В тот вечер я вернулась домой довольно рано. Мими, выслушав мой отчет, заявила, что я вела себя как полная идиотка, ты пойми, этот вояка имеет такую власть и такие связи, что ему ничего не стоит превратить нашу жизнь в сплошной кошмар, неужели так трудно было хотя бы держать себя в руках? На следующий же день я подала заявление об уходе с работы, собрала накопившиеся в кабинете вещи и тотчас же ушла с фабрики; я готова была бежать куда угодно, лишь бы не общаться с человеком, который представлял собой все то, против чего столько лет боролся, рискуя жизнью, Уберто Наранхо.
* * *
— Ну и ладно, нет худа без добра, — таков был вывод Мими, когда она поняла, что колесо Фортуны, сделав полоборота, направило меня на тот путь, который она считала единственной для меня дорогой к успеху. — По крайней мере теперь ты сможешь полностью посвятить себя писательству.
Она сидела за столом в гостиной, раскинув веером карты, по которым в очередной раз прочитала мою судьбу, а суждено мне было писать и рассказывать; попытки заняться чем-то другим оборачивались лишь напрасно потраченными силами и временем. По правде говоря, я и сама подозревала это с тех пор, как прочитала «Тысячу и одну ночь». Мими была твердо убеждена, что каждому человеку от рождения дается какой-то особый дар, а счастье и несчастье в жизни сводятся к тому, сумел ли человек обнаружить в себе этот дар богов и реализовать его; бывают, к сожалению, и совсем бессмысленные, бесполезные таланты, сокрушалась она, вспоминая одного из своих приятелей, который мог задерживать дыхание и сидеть под водой больше трех минут и за всю жизнь не заработал на этом ни гроша. За себя она была спокойна, потому что свой талант ей удалось обнаружить и, более того, пристроить к приятному делу. В то время она как раз начала сниматься в новом телесериале в роли злодейки Алехандры, соперницы Белинды, слепой служанки, к которой в конце фильма должно было вернуться зрение, как это обычно бывает в подобных случаях; ну а то, что прозревшая героиня выйдет замуж за главного героя — статного, красивого и богатого мужчину, — вообще не подвергалось сомнению. По всему нашему дому были разбросаны листки бумаги с распечатанным текстом ролей. Мими заучивала свою роль с моей помощью.

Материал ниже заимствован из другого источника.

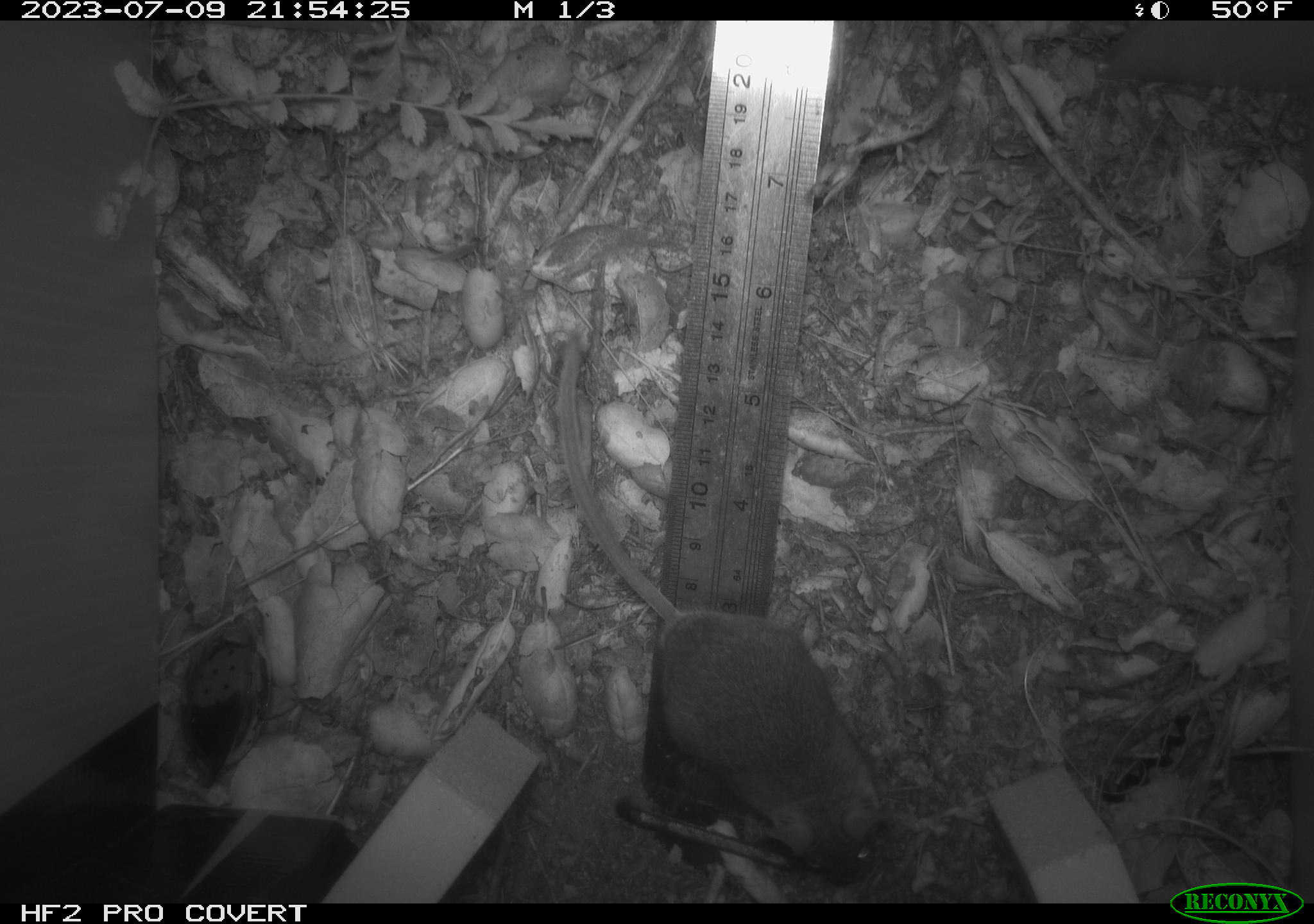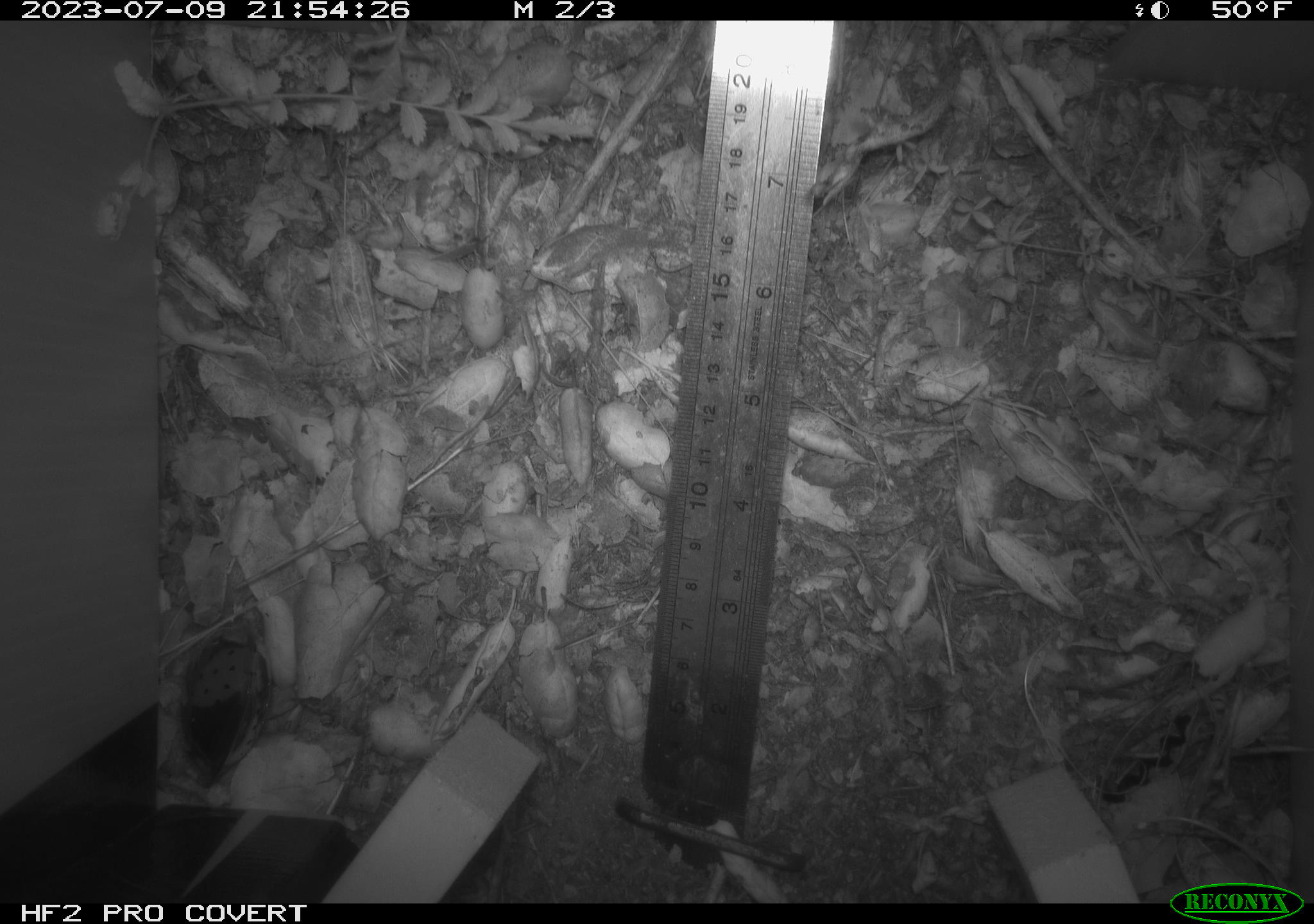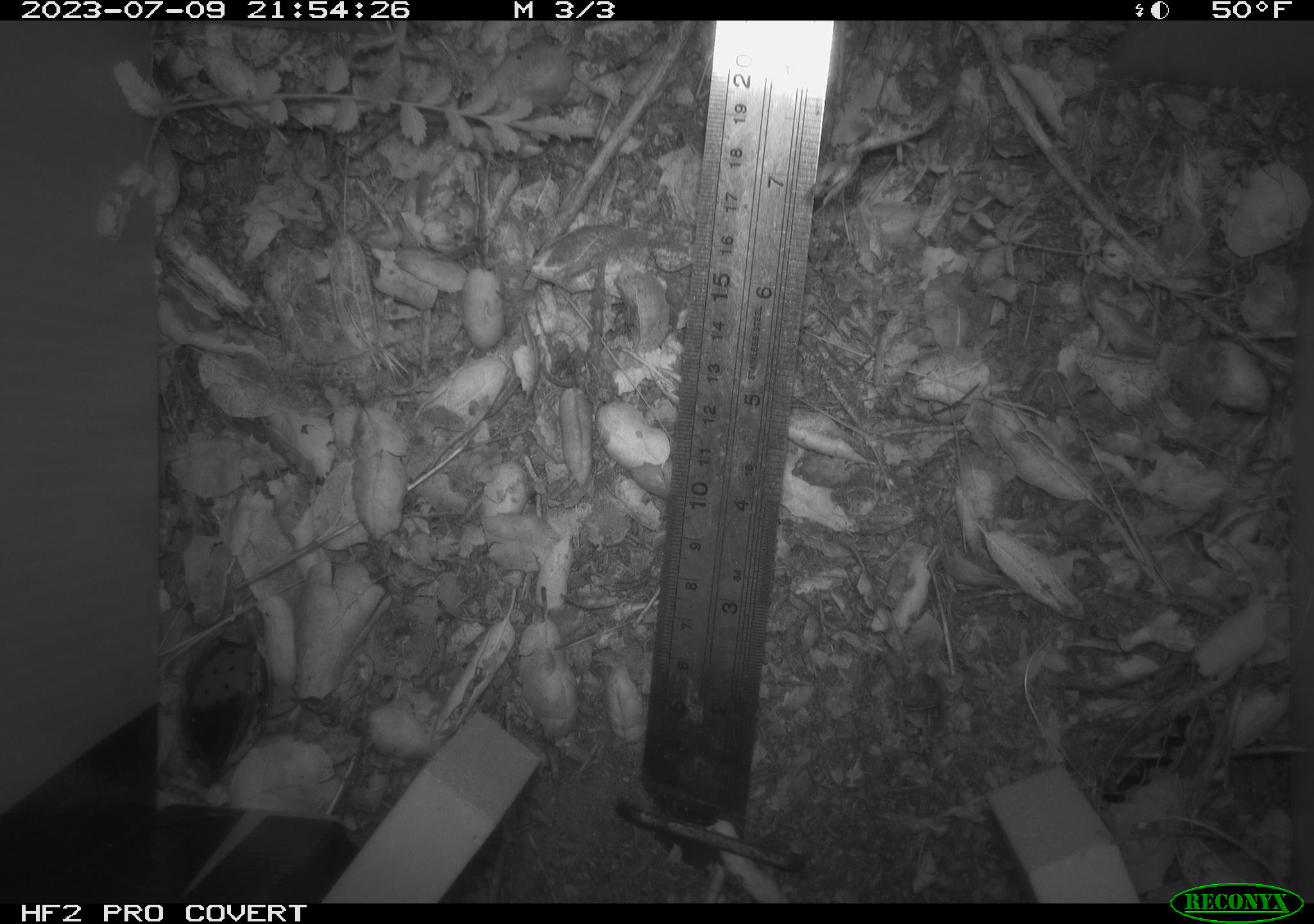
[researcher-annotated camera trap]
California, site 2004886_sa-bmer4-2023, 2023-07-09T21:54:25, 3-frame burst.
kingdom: Animalia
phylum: Chordata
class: Mammalia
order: Rodentia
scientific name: Rodentia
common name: mouse species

От меня требовалось подыгрывать ей, подавая реплики за других персонажей. (Луис Альфредо закрывает глаза и крепко сжимает веки, чтобы не заплакать, потому что мужчины не плачут.) Отдайся своему чувству… Любимая, позволь мне оплатить операцию, которая вернет тебе зрение. (Белинда дрожит, она боится потерять возлюбленного.) Я так хочу быть с тобой… но в твоей жизни, Луис Альфредо, есть другая женщина. (Он смотрит в эти прекрасные глаза, не видящие света.) Алехандра для меня ничего не значит, ей нужен не я, а только состояние семьи Мартинес де ла Рока, но она его никогда не получит. Никто не сможет разлучить нас, моя Белинда. (Целует ее, и она отдается этой нежной ласке, давая зрителю понять, что в будущем что-то может произойти… а может быть, и нет. Камера разворачивается, и в кадр попадает Алехандра, подслушивающая их разговор из-за двери. Ее лицо искажено гримасой ревности. Следующая сцена снимается в павильоне № 2.)